Sicindustria e il caso Montante, l’imbarazzo del presidente Catanzaro: “Presto per esprimere valutazioni”

“È ancora presto per esprimere valutazioni. Confidiamo nell’operato della magistratura”. Il nulla impastato con il niente, questa la sintesi del già sintetico comunicato proveniente dalla stanza di Giuseppe Catanzaro, il presidente di Sicindustria. Eppure non è difficile capire quanto debba essergli pesato dettare anche queste 11 parole che sottolineano, pur nella banalità del costrutto, la consapevolezza che il pericolo che è proprio dietro alla sua porta.
Perché la vicenda di Antonello Montante, del cui arresto si parlava a Palermo da oltre un paio d’anni ma che sembrava sempre meno attuale con il passare dei mesi, sbatte nuovamente in prima pagina Confindustria Sicilia, ricordandone il ruolo avuto in questi ultimi travagliati anni nella politica regionale e la difficoltà dei suoi uomini d’oro ad attuare quella svolta annunciata con enfasi da Ivano Lo Bello nel 2007.
L’adesione di Confindustria ad Addiopizzo sembrava il gesto simbolico ideale per annunciare il nuovo corso, le scuse pubbliche a Libero Grassi il mea culpa che avrebbe dovuto mondare da ogni eventuale e precedente peccato. Di quella generazione che 11 anni fa annunciò la rifondazione di Confindustria in Sicilia, Antonello Montante era l’alfiere che ben presto divenne re. E assieme a lui, quasi un fratello gemello per la storia imprenditoriale, c’era proprio Giuseppe Catanzaro, un altro che s’è fatto da solo. Catanzaro era il vicario di Montante, dopo i primi guai di quest’ultimo sembrò la soluzione naturale metterlo sul trono perché la sua nomina non avrebbe modificato gli equilibri associativi regionali e periferici.

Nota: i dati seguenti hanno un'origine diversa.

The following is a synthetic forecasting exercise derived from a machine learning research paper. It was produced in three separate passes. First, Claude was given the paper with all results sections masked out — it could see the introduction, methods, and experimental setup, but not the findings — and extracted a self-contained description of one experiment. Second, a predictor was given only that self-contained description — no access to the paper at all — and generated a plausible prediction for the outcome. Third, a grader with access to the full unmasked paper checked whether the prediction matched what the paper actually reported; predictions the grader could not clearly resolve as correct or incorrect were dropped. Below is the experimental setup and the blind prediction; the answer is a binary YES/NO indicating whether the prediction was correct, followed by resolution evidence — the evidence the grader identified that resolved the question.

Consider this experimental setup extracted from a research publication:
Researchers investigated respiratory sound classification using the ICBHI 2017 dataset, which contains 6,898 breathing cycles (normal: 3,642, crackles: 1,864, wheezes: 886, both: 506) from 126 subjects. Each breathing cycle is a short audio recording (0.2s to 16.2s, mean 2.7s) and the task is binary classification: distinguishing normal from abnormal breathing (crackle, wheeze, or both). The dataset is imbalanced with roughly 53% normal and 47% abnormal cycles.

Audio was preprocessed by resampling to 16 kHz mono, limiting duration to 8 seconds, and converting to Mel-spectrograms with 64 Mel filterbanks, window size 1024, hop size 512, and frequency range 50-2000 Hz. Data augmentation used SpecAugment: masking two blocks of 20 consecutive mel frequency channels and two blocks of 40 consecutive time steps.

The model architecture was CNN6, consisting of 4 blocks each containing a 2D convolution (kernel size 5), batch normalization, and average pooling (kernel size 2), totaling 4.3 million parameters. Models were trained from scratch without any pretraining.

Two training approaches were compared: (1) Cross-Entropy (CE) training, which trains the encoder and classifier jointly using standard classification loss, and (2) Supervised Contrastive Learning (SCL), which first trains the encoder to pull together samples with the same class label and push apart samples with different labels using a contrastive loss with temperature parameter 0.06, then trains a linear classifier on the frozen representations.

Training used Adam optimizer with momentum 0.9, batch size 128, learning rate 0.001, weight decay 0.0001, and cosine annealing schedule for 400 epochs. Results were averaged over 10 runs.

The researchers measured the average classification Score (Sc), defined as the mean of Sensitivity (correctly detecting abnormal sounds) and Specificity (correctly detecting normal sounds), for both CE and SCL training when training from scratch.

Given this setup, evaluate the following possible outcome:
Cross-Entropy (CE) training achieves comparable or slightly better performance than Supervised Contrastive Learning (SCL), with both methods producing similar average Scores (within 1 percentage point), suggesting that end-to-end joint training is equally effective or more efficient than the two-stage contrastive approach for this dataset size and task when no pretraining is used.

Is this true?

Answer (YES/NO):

E oggi Catanzaro, la cui parola preferita all’indomani dell’insediamento è stata normalità, si trova suo malgrado a dover fronteggiare la meno normale delle notizie, proprio lui che ha sempre scelto un assoluto low profile, convinto assertore del vecchio detto di matrice sicula che la meglio parola è quella non detta. Oggi è andata così, 11 parole di circostanza, ma sa bene che l’attenzione mediatica si sposterà quanto prima dal caso personale di Montante alla questione confindustriale. E stavolta senza che Leoluca Orlando ne sia ispiratore.